Of course, then, this fascination spills over to urban India’s new favourite venting spot – the comedy circuit.
Urban India’s Comedy Problem
Last year, amid #MeToo revelations in the comedy scene, we spoke a lot about punching up. About how comedy can’t be and isn't removed from socio-political reality.
On how laughs are important to sustain us, but can’t be removed from our own prejudices.
We started introspecting and asking the big questions, forcing comedy and our comedians to do so as well. Who are we laughing at? Who are we laughing for?
We’re figuring it out.
We collectively got (or tried to get) woke. No one wants to restrict what we can or can’t laugh at, but the lens changed.
Bais on the Big Screen
Over the weekend, I caved and watched the surprise multi-Oscar-nominated Alfonso Cuaron film, Roma. Set in early-70s Mexico, the film is told from the perspective of Cleo, (played by Yalitza Aparicio) a domestic help working for a troubled family.
By centring Cleo and creating a gentle, hard-working woman with her own story, Cuaron complicated and humanised the ‘other’.
Creating films, and Youtube videos, is a privilege afforded only to a few insider groups.
And making content that riffs on those outside this realm seems unfair, cruel and pretty blind.
The maid or cleaner is so often seen as the invisible – working in an unorganised sector, to clean up after us so all we see is the 'neat' – that they often become it, voiceless and invisible. As Nayyirah Waheed writes in her poem ‘The Maid’,
"Look through her.
call her a part of the family, but never ask her
her children's names.
do not be surprised the day
look in her eyes
her spirit pulls your heart out through your mouth."
The complexities of class divides, and our blindness to its privilege, easily translate into #relatable online content where privileged classes still dominate and invisible ones remain oppressed.
So What Do We Do About Bai Jokes?
Enter Deepika Mhatre. Maid and jewellery seller by day, Mhatre is a comedian by night. When given a chance at Bombay stand-up, Mhatre grabbed the mic and spoke about domestic issues from an oft-ignored perspective – the maids.
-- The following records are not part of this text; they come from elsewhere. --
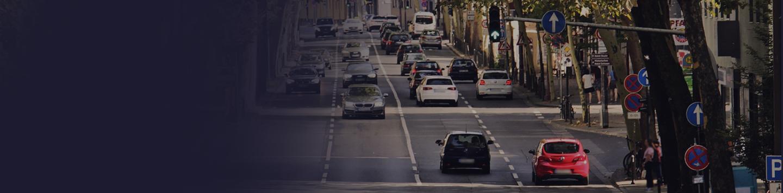 Trafic de plusieurs véhicules sur une route en ville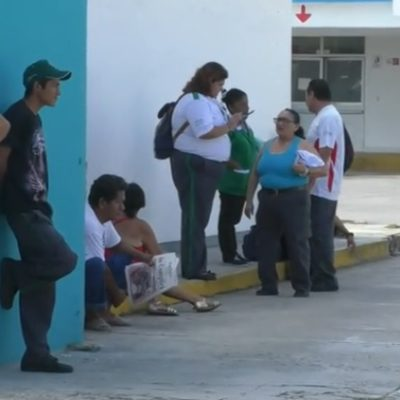 En paro, guardias de seguridad privada del Hospital General de Chetumal
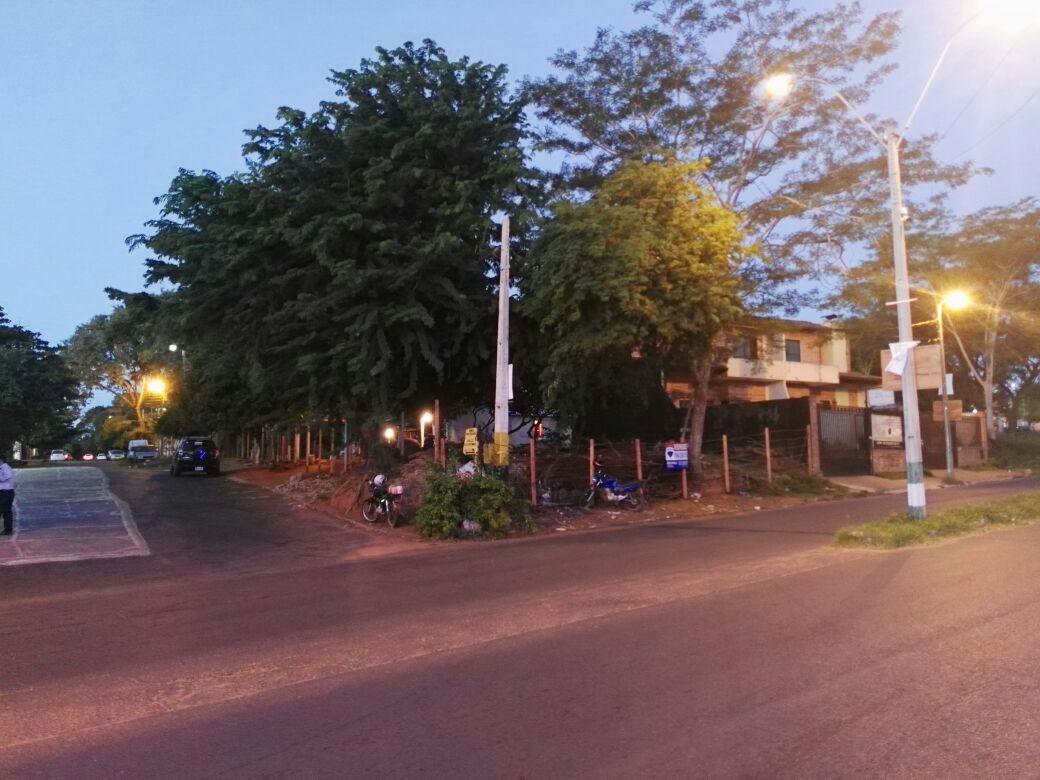 Terreno En Esquina Sobre Americo Pico- Villa Elisa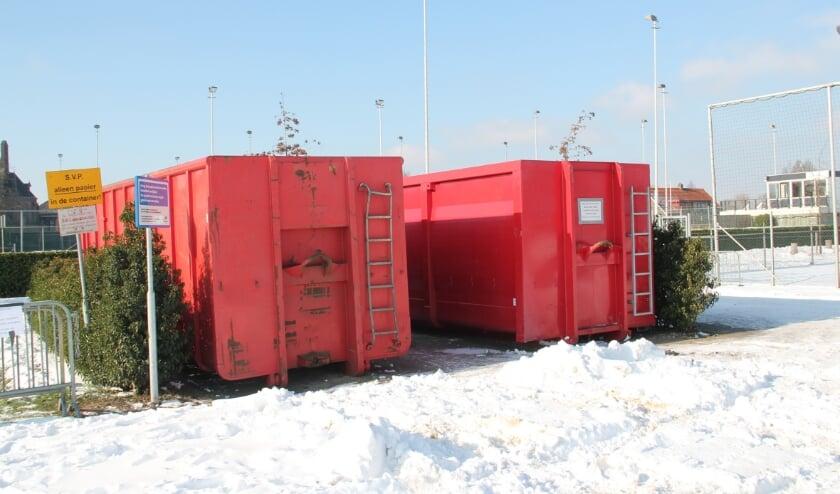 <p>De bewuste containers op de parkeerplaats bij de voetbalvelden.</p>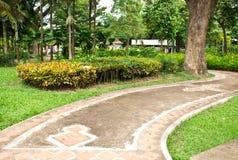 En stenwalkway i trädgården Royaltyfria Foton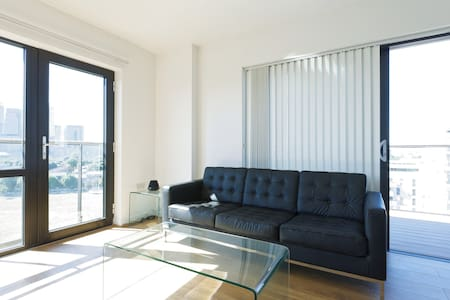 Double Room in Modern TopFloor Flat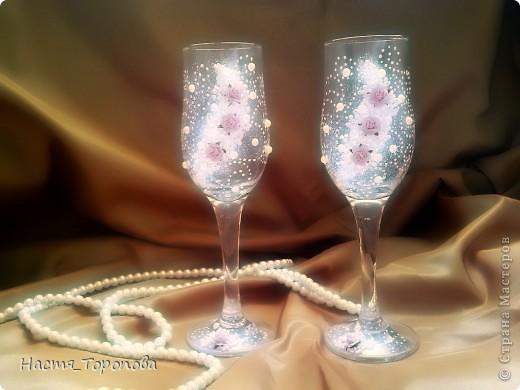 Представляю мои первые свадебные бокалы, делала на свадьбу подруги. Напишите, пожалуйста всю правду, выдержу самую жесткую критику)))) фото 1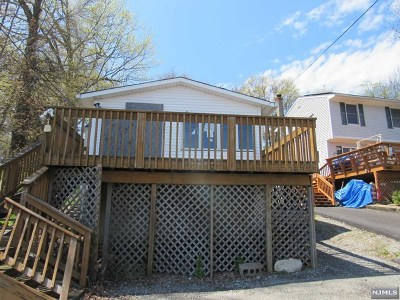West Milford Single Family Home For Sale: 681 Warwick Turnpike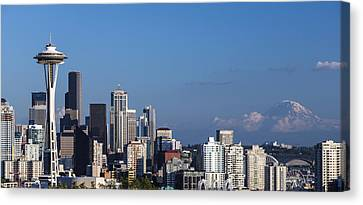 Seattle And Mt Rainier Canvas Print by Ed Clark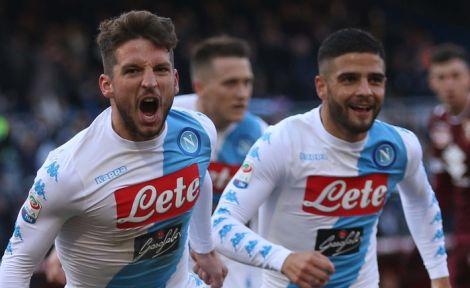 Mertens show e il Napoli vola a meno uno dalla Roma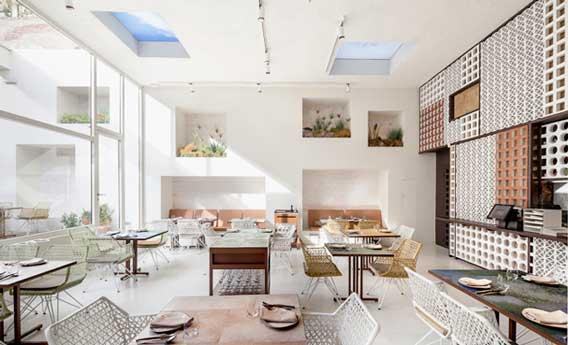 La sala, llena de luz mediterránea, del restaurante Disfrutar. Las fotos de este post son © de Adrià Goula para Equipo Creativo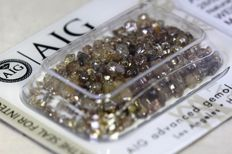 Rough diamonds - 10.94 CT in total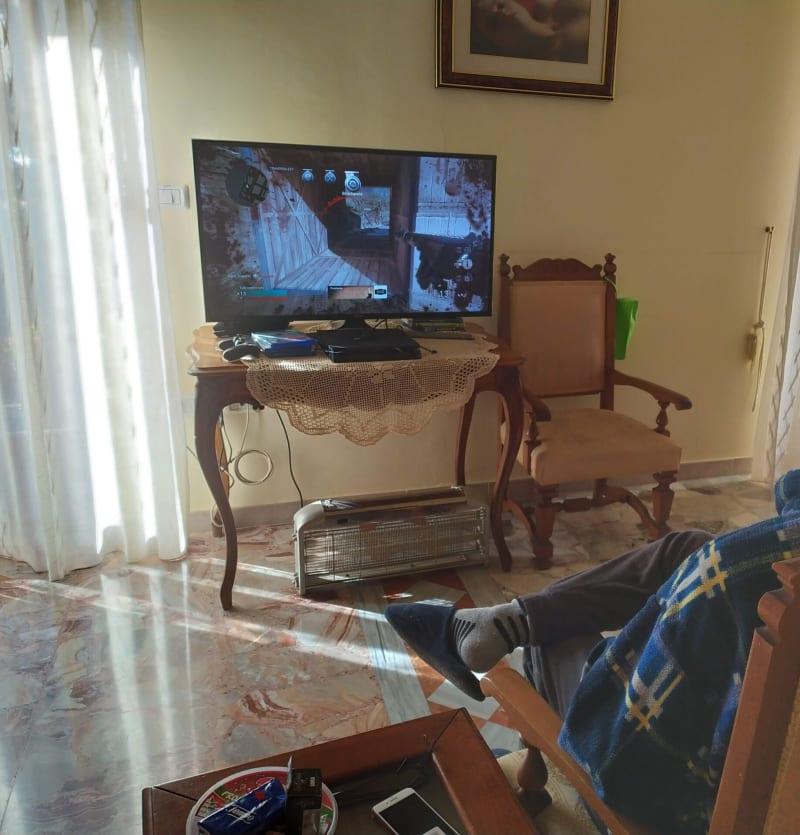 Eugenio avanti alla Playstation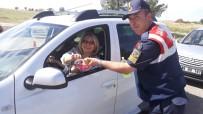Korkuteli'de Jandarmadan Ceza Yerine Şeker
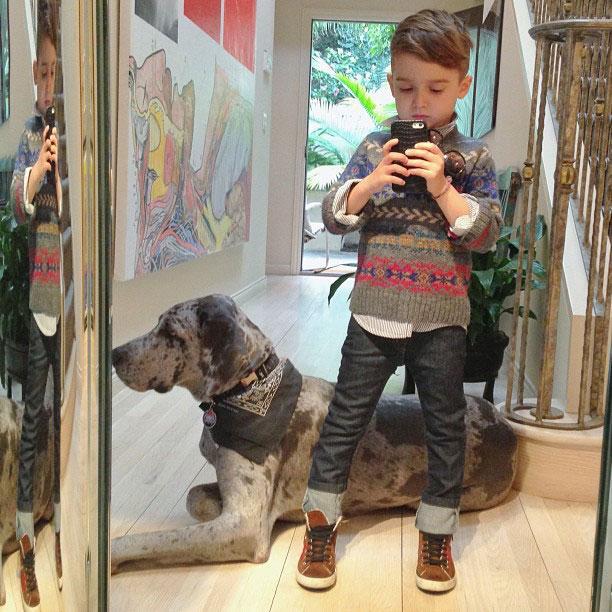 a 4x 14 Nova ikona stila: Petogodišnji dečak postao zvezda na Instagramu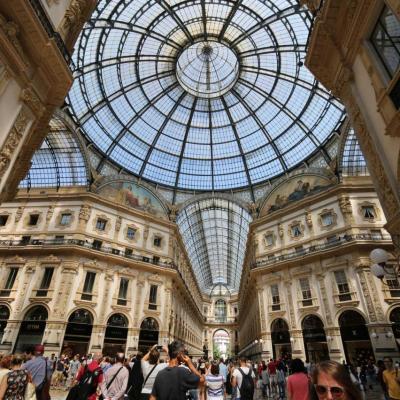elle constitue un passage entre la place du Dôme de Milan et la Scala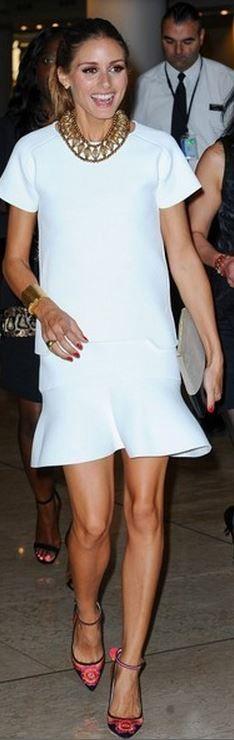 Olivia Palermo em look all white com detalhe de cor no sapato. Acessório que compõe o look.
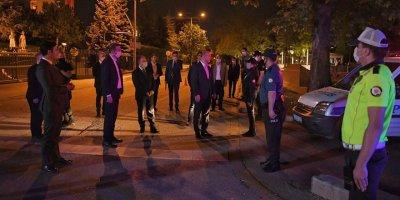 Bakan Soylu polis kontrol noktasını ziyaret etti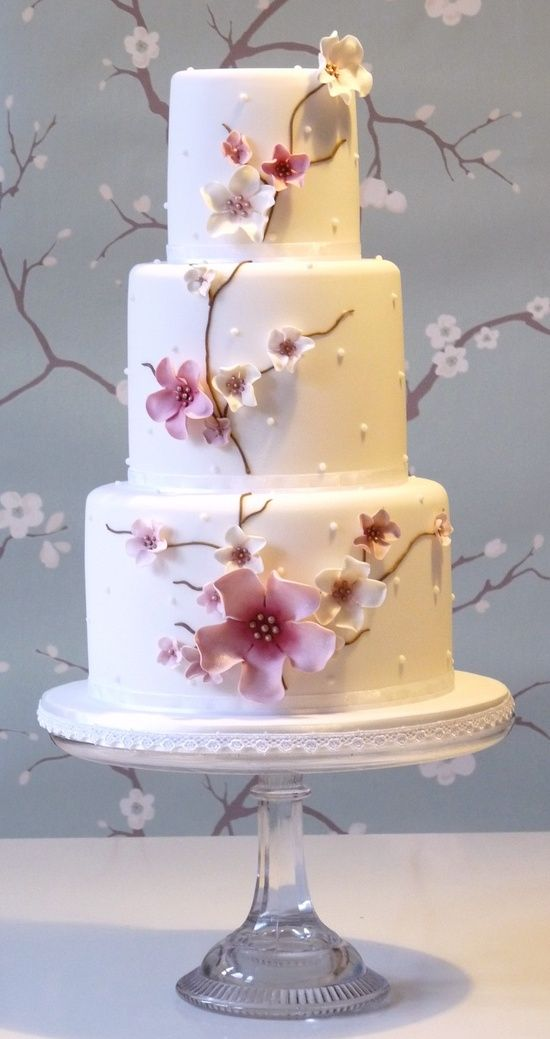 Found on WeddingMeYou.com - Floral Wedding Cakes - icing sugar #flowers #weddingcake | Cake by planet-cake.com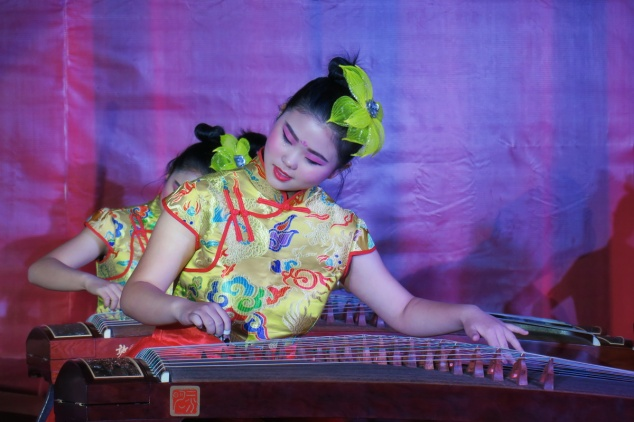 playing_guzheng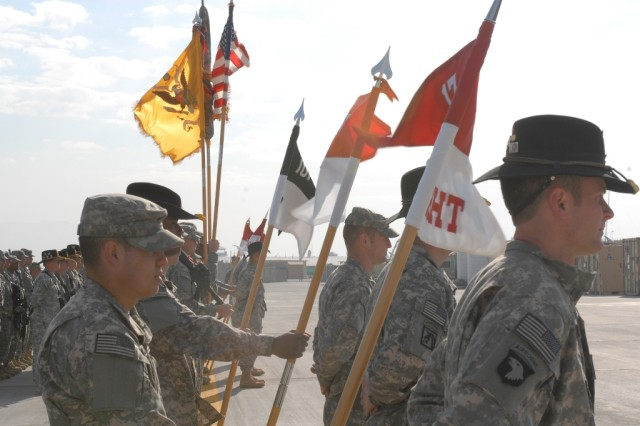 The 7th Squadron, 17th Cavalry Regiment, 159th Combat Aviation Brigade, 101st Airborne Division changes command with TF Outfront, during a transfer-of-authority ceremony Jan. 06. (U.S. Army photo by Sgt. Charles Brice)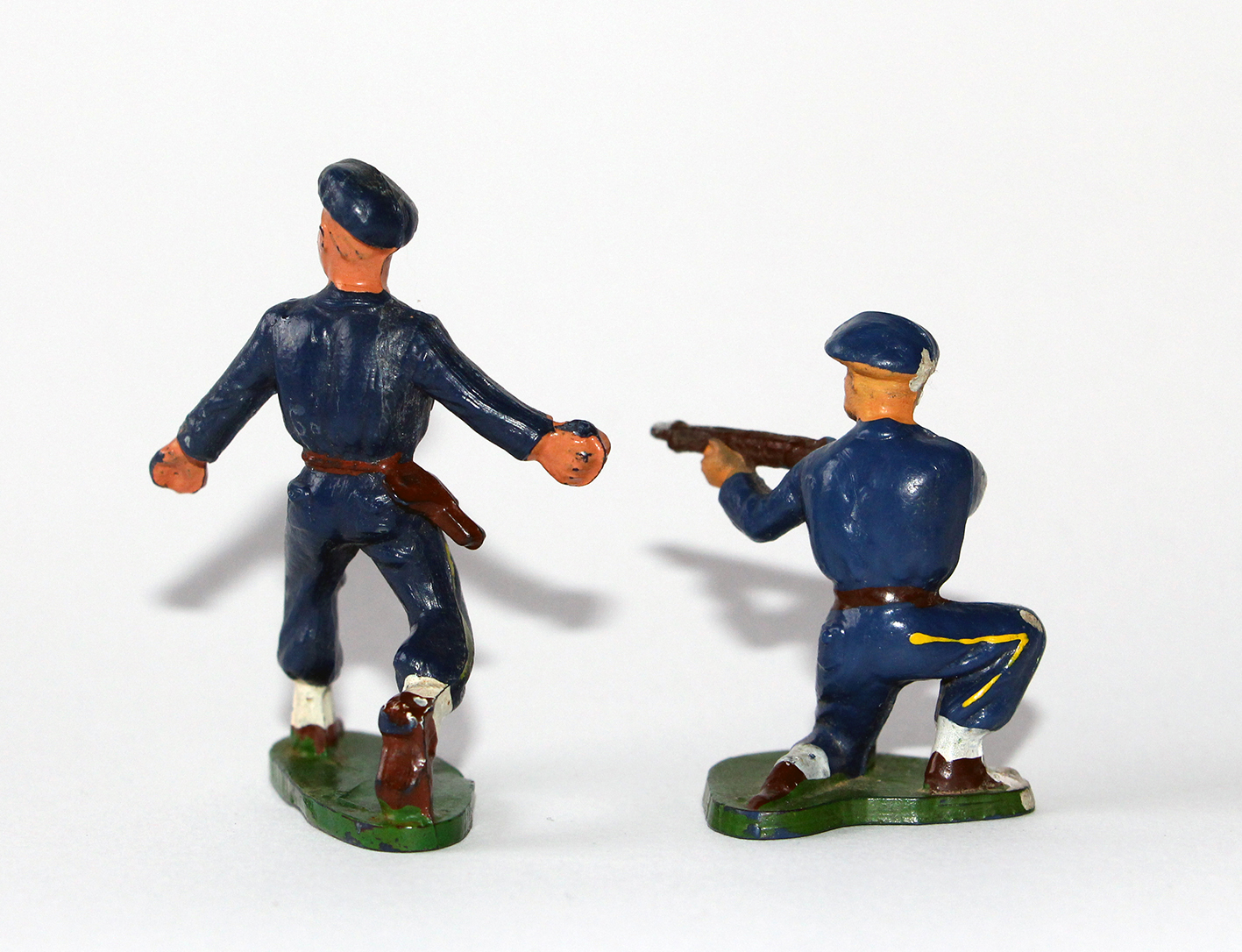 Figurines Starlux anciennes 2 Chasseurs à Pied Grenade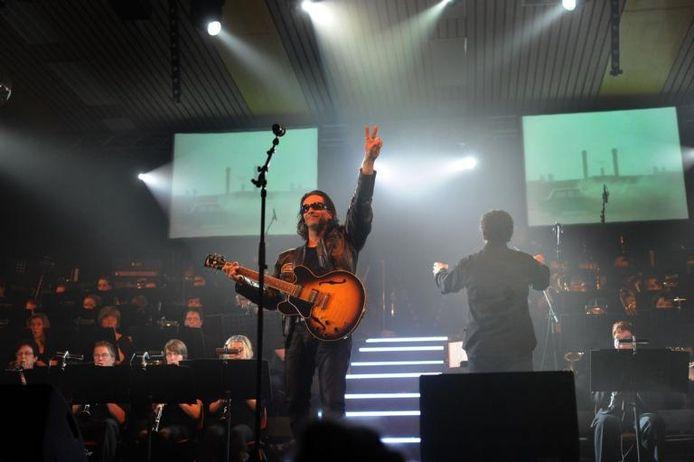Tom Verstegen als Bono tijdens het muziekspektakel What a feeling in Langenboom. foto Ed van Alem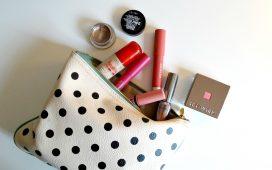 أساسيات حقيبة المكياج لقضاء شهر العسل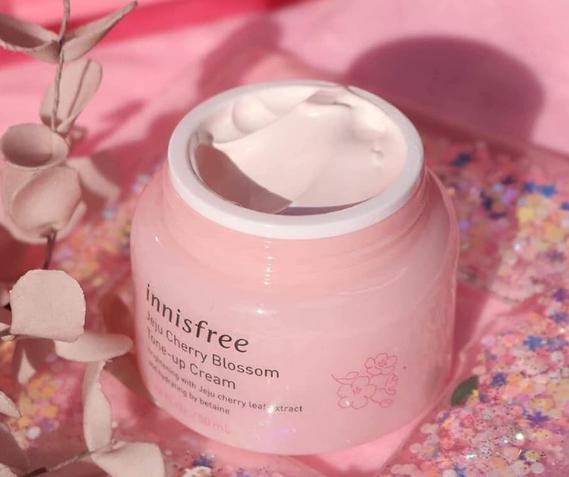 Kem dưỡng trắng da Innisfree Jeju Cherry Blossom Tone-up Hàn Quốc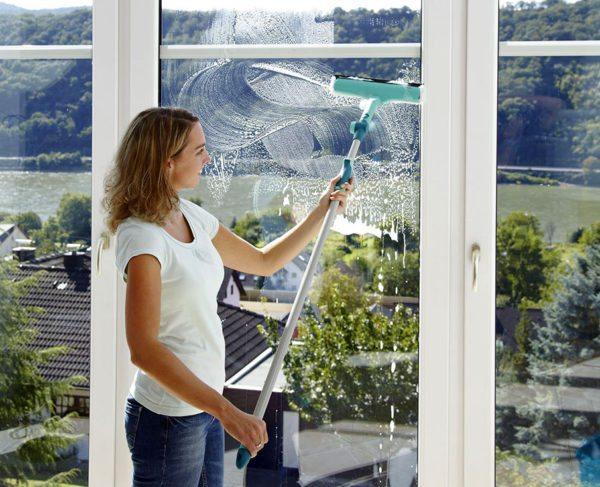 Промыть стекло удобно специальной шваброй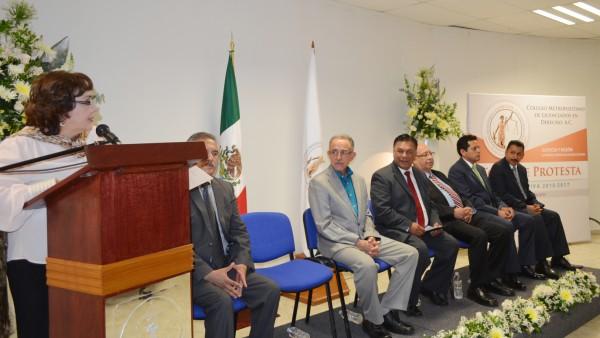 La Lic. Rosario Castro Lozano, reconoció el trabajo y los cambios que ha llevado a cabo el Dr. Apolonio Betancourt Ruíz.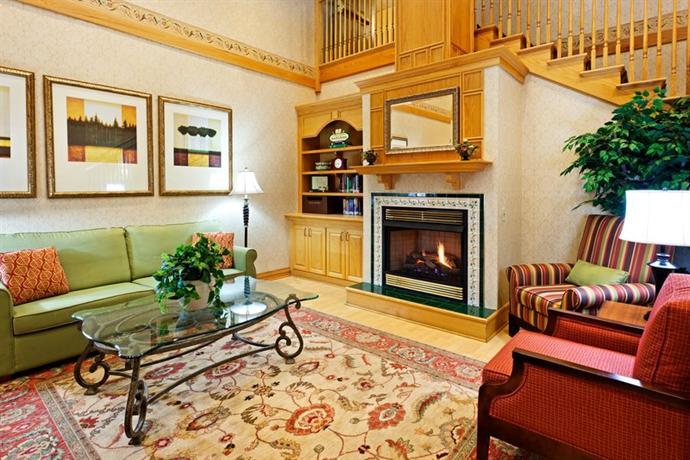 Photo 3 - Country Inn & Suites Harrisburg Northeast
Her jokes tell her story, she talks about worker discrimination and the everyday casteism so rampant (and ignored) in our homes (think separate utensils, toilets etc.). But it's still funny, and slightly uncomfortable too (although now in a good way).
Entertainment isn't devoid of biases and can be used to bring up thorny subjects. Like original gully boy Naezy says in the documentary Bombay 70 that he uses rap to raise public consciousness in an entertaining way.
" “Hip-hop is not just about money and girls, it’s about ideologies and our truths,”" - Naezy explains
Mhatre’s jibes on her employers reveal the lack of dignity afforded to the people who we regularly claim we owe our lives to. Her delivery is on point, and though her jokes aren’t stellar yet, there is something very interesting about her material that points out the hypocrisy in our liberal societies.
Better yet that she uses stand-up, poking holes in the liberal comedy industry and subverting the vast genre of maid jokes with more authenticity.
Does this mean people who aren't maids can’t joke about maids?
Without veering into the complicated journey of who can tell whose stories, maybe we need to re-imagine jokes that don’t always make the maids the butt of them.